Eben auch deshalb, weil er sich darin sehr ausführlich mit der Frage beschäftigt, wie sich der Begriff der Wahrheit im Lauf der letzten Jahrhunderte verändert hat. Und was das mit der Auffassung der Menschen von Freiheit, Fortschritt und Individualität zu tun hat. Etwas, was wir uns heute kaum noch vergegenwärtigen, weil es für uns so selbstverständlich geworden ist.

Was es aber bis weit in die Neuzeit für die meisten Menschen gar nicht war. Lange vor Kant war Unmündigkeit gar nicht selbstverschuldet, sondern selbstverständlich. Wahrheit kam „von oben“, wurde von den Kanzeln verkündet. Der Untertan hatte sie zu akzeptieren, wie sie ihm verkündet wurde. Die sozialen Verhältnisse waren unverrückbar. Aufstieg, Freiheit und Fortschritt waren schlichtweg undenkbare Begriffe.

Moderne und entfesselter Individualismus

Das änderte sich erst mit der Rationalisierung der Welt, der Entstehung der modernen Wissenschaften und der Aufklärung. Man lernte, dass die Welt erkennbar war und die Gesetze der Natur nutzbar zu machen. Es entstand ein völlig neues Verständnis vom Menschsein, die Welt wurde als enträtselbar und veränderbar begriffen. Das hatte Folgen. Auch katastrophale.

Denn das befeuerte nicht nur die Technik, sondern auch die Ausnutzung und Übernutzung der natürlichen Ressourcen. Es ist das Zeitalter der Moderne, die der Welt auch einen ungeheuren Reichtum brachte. Was dadurch möglich wurde, dass nun Kohle, Öl und Gas in einem immer wilderen Tempo verbrannt wurden. Die fossilen Energien waren der Treibstoff einer schier unbegrenzten Dienstbarmachung der Welt.

Man merkt bei Wijnberg schnell, dass er nicht im Abstrakten bleibt wie so viele Philosophen. Er ist Journalist und Chefredakteur von „de Correspondent“, einer 2013 gegründeten Nachrichten-Website, die sich dem Alarmismus der üblichen Nachrichtenportale entzieht. Man merkt schnell: Es geht um dasselbe Anliegen.

Denn so wie Wijnberg das sich im 20. Jahrhundert noch einmal deutlich verändernde Verständnis von Wahrheit beschreibt, versteht man, wie sich das, was allgemein darunter verstanden wird, immer mehr zu einem Konsumgut wurde. Und damit beliebig, käuflich, manipulierbar.

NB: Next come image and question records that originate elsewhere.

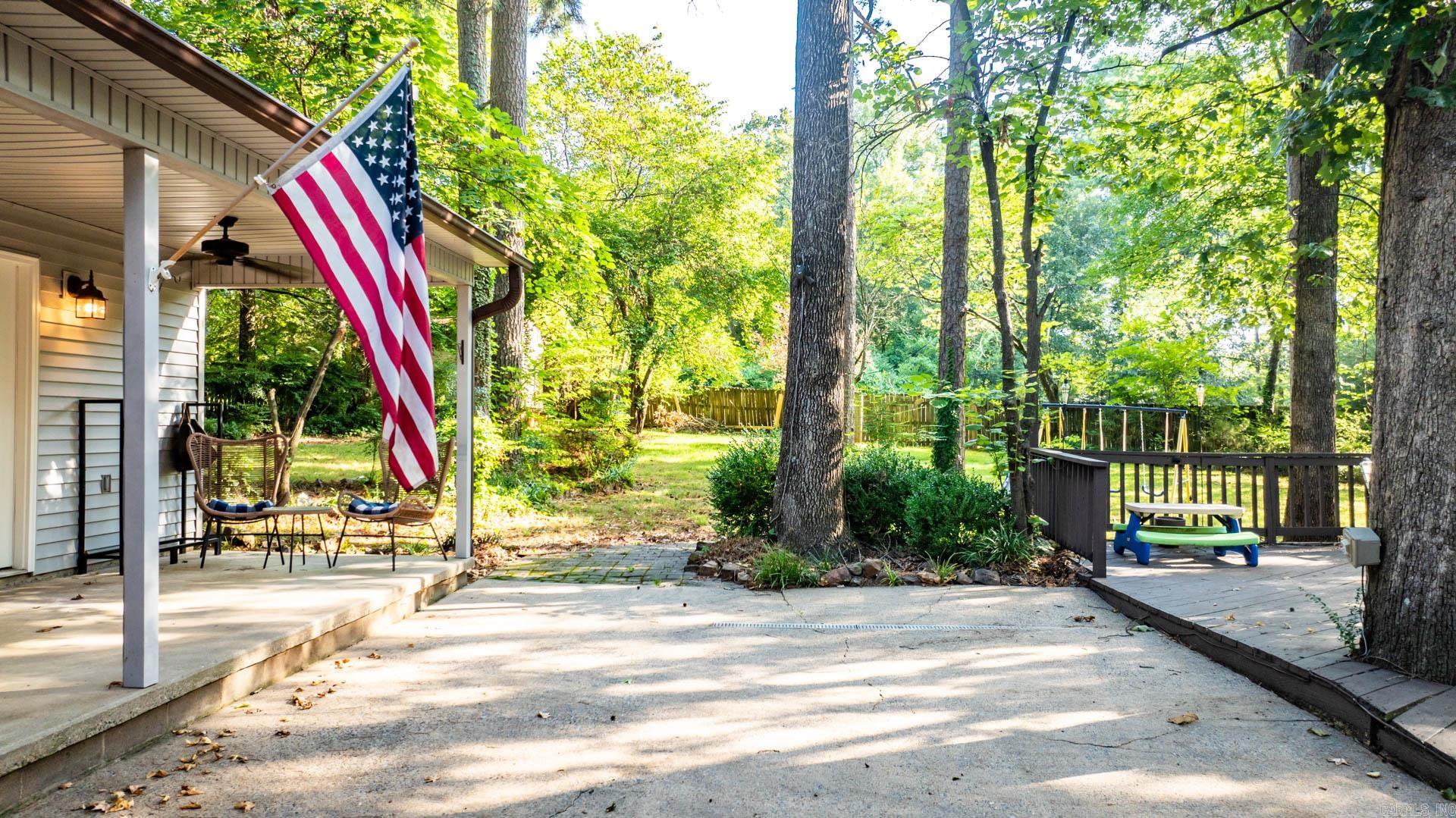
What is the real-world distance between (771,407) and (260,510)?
19280mm

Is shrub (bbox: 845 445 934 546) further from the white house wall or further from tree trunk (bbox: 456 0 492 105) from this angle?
tree trunk (bbox: 456 0 492 105)

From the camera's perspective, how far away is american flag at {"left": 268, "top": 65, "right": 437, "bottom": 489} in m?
3.43

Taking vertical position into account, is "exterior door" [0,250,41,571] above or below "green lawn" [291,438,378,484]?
above

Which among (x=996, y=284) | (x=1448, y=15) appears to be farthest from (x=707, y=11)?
(x=1448, y=15)

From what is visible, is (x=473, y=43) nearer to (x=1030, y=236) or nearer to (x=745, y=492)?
(x=745, y=492)

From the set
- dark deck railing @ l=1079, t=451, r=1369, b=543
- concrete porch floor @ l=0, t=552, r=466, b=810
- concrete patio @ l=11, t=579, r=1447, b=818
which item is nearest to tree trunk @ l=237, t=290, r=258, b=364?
concrete porch floor @ l=0, t=552, r=466, b=810

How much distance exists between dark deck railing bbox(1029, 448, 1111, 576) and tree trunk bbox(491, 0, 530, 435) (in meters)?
6.90

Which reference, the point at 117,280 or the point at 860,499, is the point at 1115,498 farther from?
the point at 117,280

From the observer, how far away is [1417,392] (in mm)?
4133

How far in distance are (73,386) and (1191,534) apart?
30.1 feet

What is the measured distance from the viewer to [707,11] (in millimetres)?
9953

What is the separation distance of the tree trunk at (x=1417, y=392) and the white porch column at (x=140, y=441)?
227 inches

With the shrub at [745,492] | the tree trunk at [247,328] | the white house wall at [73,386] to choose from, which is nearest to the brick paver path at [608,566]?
the shrub at [745,492]

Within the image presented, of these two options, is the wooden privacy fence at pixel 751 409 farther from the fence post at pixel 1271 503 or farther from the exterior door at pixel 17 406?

Und es überrascht auch nicht, dass Wijnberg am Ende bei den Medien landet, den so gern gepriesenen „Hütern der Wahrheit“, die aber ganz offensichtlich heute längst dazu beitragen, die Gesellschaften des Westens zu spalten, den Lügnern und den Verbreitern von Fakenews Aufmerksamkeit zu verschaffen, damit populistische Parteien und ihre Akteure stärken und vor allem das Misstrauen in die Instanzen der Demokratie schüren und zementieren. Und das eigentlich mit ehrenwerten Motiven.

Wenn Nachrichten zu Ware werden

Sind die Medien denn nicht die „vierte Macht“? Ist es nicht ihr Job, Missstände aufzuzeigen und so als Korrektiv der demokratischen Gesellschaft zu wirken? So wie Bob Woodward und Carl Bernstein 1972 in der Watergate-Affäre? Was sicher stimmen würde, wären Medien noch so unabhängig wie damals, getragen von ihren Abonnenten und guten Werbeeinnahmen.

Ohne die Konkurrenz riesiger Nachrichtenschleudern, die die Welt mit Bullshit, Lügen und Verschwörungstheorien überschwemmen. Und so für das heillose Durcheinander in den Köpfen der Leute sorgen, gegen das selbst der beste Journalismus nichts (mehr) ausrichten kann.

Es sind Emotionsmaschinen, denen es weder um Wahrheit noch Aufklärung geht. Denn die Münze heißt Aufmerksamkeit. Die riesigen Plattformen haben „Nachrichten“ zur Ware gemacht. Und setzen damit die verbliebenen noch halbwegs professionellen Medien unter Druck, ihren „Stoff“ genauso zu präsentieren, wie es die enthemmten „Social Sedia“ tun. Denn Aufmerksamkeit und Geld generieren sie auch nur mit „Klicks“, mit der enthemmten Jagd nach immer neuen sensationellen Meldungen.

Oder mit den Worten von Rob Wijnberg: „Kombiniert man diese Eigenschaften mit einem Ertragsmodell, das darauf ausgerichtet ist, möglichst viel Aufmerksamkeit zu erregen, möglichst viele Klicks einzuheimsen und möglichst viel Werbung zu verkaufen, muss man das Ergebnis schlicht als katastrophal bezeichnen. Denn was erhält man, wenn man Nachrichten zu einem Produkt macht, das seine Existenzberechtigung aus der Aufmerksamkeit bezieht, die es generiert?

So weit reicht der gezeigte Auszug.